St Chad’s Church Poulton, Pen and Ink and Watercolour

This is a pen and ink and watercolor painting that I created this week.

The method that I used is similar to the Sketch Journal Page from last time, but without the commentary that goes with a journal entry.

Buildings

I do enjoy drawing buildings. I find them easier than people or animals which always seem to look a little weird.

I joined my local Urban Sketchers group the year before lockdown and I found it very interesting to draw what was in my city.

Back then I was using a pencil and Tombow markers because I had no paints or crayons for that matter. I didn’t know just how much I was going to love getting back into art after so many years.





Sacred Places as Subject Matter

Sacred places are typically buildings, groves, fields or monuments that have special meaning for people. They can be places where people congregate and find community.

St Chad’s Church

Many years ago, I lived in a small village near St Chad’s church in Poulton-le-Fylde, Lancashire, England. I was christened in that church, so it seems a good sacred building to start with.

▸ GIVEN PROBLEM 1
In the St Chad's Church post, what did the writer draw with before owning any paints?
▸ GIVEN PROBLEM 2
Update the St Chad's Church post between "Many years ago, I" and "to start with.", inclusive, so that "town" takes the place of "village".
▸ GIVEN PROBLEM 3
Why does the St Chad's Church post call St Chad's church a good sacred building to start with?
The material that comes next is separate from the St Chad's Church post.

▸ DATA SHOWN
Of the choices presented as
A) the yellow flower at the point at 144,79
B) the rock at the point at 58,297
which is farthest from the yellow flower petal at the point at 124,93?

▸ COMPLETE RESPONSE 1
A pencil and Tombow markers.

▸ COMPLETE RESPONSE 2
Many years ago, I lived in a small town near St Chad’s church in Poulton-le-Fylde, Lancashire, England. I was christened in that church, so it seems a good sacred building to start with.

▸ COMPLETE RESPONSE 3
The writer was christened in that church and once lived in a small village near it.